Stored items:
•••••

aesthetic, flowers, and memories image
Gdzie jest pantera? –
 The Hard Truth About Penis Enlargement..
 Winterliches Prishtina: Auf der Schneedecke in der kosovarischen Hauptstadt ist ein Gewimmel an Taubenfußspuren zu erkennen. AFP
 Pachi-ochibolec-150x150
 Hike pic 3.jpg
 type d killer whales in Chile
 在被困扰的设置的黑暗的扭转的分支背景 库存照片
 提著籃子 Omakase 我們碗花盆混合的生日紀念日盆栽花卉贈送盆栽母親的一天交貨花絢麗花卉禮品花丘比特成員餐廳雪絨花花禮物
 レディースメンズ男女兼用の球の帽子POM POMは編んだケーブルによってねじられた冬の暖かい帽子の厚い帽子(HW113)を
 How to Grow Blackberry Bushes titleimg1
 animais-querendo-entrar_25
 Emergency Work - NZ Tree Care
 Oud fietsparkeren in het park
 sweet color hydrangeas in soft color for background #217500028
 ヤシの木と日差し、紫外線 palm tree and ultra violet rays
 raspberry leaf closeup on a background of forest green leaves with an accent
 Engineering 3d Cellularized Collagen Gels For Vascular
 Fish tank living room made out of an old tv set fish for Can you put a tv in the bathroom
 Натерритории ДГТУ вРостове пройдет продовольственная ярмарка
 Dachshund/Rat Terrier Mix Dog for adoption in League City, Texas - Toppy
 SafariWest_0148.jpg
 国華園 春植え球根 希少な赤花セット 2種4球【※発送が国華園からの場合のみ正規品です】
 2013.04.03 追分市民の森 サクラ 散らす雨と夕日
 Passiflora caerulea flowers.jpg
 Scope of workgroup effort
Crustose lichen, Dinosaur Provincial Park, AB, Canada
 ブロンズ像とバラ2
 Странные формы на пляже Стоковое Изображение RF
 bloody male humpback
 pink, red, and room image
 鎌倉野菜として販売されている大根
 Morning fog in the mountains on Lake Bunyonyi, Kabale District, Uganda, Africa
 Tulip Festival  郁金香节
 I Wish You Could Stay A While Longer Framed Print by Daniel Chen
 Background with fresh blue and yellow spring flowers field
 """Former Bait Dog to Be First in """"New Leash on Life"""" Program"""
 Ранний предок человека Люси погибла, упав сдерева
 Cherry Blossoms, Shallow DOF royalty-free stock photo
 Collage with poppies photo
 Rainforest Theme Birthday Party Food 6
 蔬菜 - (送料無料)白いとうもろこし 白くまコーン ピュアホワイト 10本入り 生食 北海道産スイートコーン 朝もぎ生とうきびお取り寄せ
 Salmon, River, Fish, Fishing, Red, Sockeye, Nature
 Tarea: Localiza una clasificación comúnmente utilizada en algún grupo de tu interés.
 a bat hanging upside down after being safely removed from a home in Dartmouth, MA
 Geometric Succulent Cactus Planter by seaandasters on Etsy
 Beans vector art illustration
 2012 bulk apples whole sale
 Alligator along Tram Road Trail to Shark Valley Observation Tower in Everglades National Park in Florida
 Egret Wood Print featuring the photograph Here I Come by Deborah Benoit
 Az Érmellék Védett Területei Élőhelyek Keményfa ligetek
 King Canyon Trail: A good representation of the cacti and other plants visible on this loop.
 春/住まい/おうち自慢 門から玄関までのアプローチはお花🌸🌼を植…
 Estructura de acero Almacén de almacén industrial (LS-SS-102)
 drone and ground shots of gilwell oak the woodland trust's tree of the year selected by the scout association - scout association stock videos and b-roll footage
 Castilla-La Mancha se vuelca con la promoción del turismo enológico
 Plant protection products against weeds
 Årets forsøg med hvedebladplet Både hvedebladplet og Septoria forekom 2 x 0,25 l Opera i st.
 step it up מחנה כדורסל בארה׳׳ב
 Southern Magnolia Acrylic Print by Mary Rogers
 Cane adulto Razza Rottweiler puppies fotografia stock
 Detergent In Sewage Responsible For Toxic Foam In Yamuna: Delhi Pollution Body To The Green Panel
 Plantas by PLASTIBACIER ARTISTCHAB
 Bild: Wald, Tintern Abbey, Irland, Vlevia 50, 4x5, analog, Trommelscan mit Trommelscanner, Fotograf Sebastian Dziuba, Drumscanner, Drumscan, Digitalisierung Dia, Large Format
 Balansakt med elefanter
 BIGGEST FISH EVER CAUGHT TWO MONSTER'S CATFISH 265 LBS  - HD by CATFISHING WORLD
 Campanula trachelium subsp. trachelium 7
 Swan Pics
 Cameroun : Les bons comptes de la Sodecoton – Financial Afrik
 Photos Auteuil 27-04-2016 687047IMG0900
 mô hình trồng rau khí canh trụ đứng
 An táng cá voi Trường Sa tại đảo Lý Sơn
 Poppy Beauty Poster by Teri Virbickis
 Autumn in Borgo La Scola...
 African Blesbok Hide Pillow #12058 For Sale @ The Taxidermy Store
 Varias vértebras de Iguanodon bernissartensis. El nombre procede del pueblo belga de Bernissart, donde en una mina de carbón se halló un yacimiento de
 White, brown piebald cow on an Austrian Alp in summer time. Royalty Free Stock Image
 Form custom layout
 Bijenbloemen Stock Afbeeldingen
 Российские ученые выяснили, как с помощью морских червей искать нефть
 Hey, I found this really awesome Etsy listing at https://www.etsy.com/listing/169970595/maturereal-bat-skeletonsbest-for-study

•••••

WHAT THIS TASK INVOLVES> Your answer should be one number: how many lines above include the word "Print".

ANSWER TO THE EXERCISE> 3